It was a viral reality, and the "Golden Manager" was already watching the next surge in the data.

_-_-_-_-_-_

Location: Naruhata – O'Clock Agency Headquarters Date: Thursday | 02:00 PM

RATTLE. TAP-TAP-TAP.

The O'Clock Agency headquarters was a mess of folded maps, legal documents, and discarded coffee cups.

The main office, which had once been a quiet space for patrol reports, had been transformed into a high-stakes war room.

While Koichi, Iwao, and the Soga trio were out in the heat of the afternoon keeping the ward free from accidents and crime, the real battle was happening on the phone lines.

Makoto Tsukauchi sat at her desk. She had three different phones active. One was tucked between her shoulder and ear, while she scrolled through a digital schedule on her laptop.

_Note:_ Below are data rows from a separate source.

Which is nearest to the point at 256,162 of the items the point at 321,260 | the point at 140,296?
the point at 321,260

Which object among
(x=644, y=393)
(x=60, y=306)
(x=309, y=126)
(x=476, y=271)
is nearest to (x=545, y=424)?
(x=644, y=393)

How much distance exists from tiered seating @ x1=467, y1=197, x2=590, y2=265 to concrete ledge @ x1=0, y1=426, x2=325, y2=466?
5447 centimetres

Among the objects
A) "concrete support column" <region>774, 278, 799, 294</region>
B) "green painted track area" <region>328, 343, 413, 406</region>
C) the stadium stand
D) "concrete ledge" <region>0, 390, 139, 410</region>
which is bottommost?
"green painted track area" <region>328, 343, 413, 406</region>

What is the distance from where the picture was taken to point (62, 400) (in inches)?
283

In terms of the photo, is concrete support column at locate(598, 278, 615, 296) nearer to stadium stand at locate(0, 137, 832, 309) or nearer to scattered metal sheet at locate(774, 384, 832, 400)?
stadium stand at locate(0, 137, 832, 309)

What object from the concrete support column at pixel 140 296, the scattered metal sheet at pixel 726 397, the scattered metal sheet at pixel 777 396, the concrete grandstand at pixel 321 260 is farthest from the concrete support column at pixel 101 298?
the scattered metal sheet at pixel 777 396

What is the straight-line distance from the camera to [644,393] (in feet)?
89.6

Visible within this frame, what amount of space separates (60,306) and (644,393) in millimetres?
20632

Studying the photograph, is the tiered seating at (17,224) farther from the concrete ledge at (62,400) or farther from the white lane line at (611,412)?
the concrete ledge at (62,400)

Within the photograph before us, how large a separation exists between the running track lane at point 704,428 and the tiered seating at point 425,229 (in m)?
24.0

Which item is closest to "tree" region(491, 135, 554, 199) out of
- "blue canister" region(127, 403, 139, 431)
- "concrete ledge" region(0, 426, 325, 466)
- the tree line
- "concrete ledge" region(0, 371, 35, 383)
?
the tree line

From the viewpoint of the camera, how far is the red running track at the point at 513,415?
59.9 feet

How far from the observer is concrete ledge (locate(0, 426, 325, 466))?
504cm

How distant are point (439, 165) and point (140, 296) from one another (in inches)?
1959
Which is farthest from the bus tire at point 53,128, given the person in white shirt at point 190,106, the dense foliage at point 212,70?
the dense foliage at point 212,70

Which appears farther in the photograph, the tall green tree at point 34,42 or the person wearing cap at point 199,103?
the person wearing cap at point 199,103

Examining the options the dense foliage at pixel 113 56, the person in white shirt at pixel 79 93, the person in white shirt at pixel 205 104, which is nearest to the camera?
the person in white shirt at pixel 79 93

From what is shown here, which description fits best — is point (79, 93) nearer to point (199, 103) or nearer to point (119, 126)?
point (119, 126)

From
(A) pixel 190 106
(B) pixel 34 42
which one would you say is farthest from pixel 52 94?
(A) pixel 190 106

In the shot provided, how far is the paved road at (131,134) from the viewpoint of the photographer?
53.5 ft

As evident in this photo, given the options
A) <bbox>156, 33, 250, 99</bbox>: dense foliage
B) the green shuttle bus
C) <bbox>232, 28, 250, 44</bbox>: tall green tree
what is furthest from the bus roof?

"No, I'm not leaving a message for a junior handler," Makoto said, her voice sharp and ringing through the room. "I am calling from the O'Clock Agency. National Rank 10. I am requesting a formal sit-down with Present Mic's head of PR. We are booking the Tokyo Sky Egg for a three-day event. If your agency wants the prime MC slot for the biggest cultural shift in the city, you need to answer this call today."

CLICK.

She slammed the phone down and immediately picked up the second one, which had been buzzing for two minutes.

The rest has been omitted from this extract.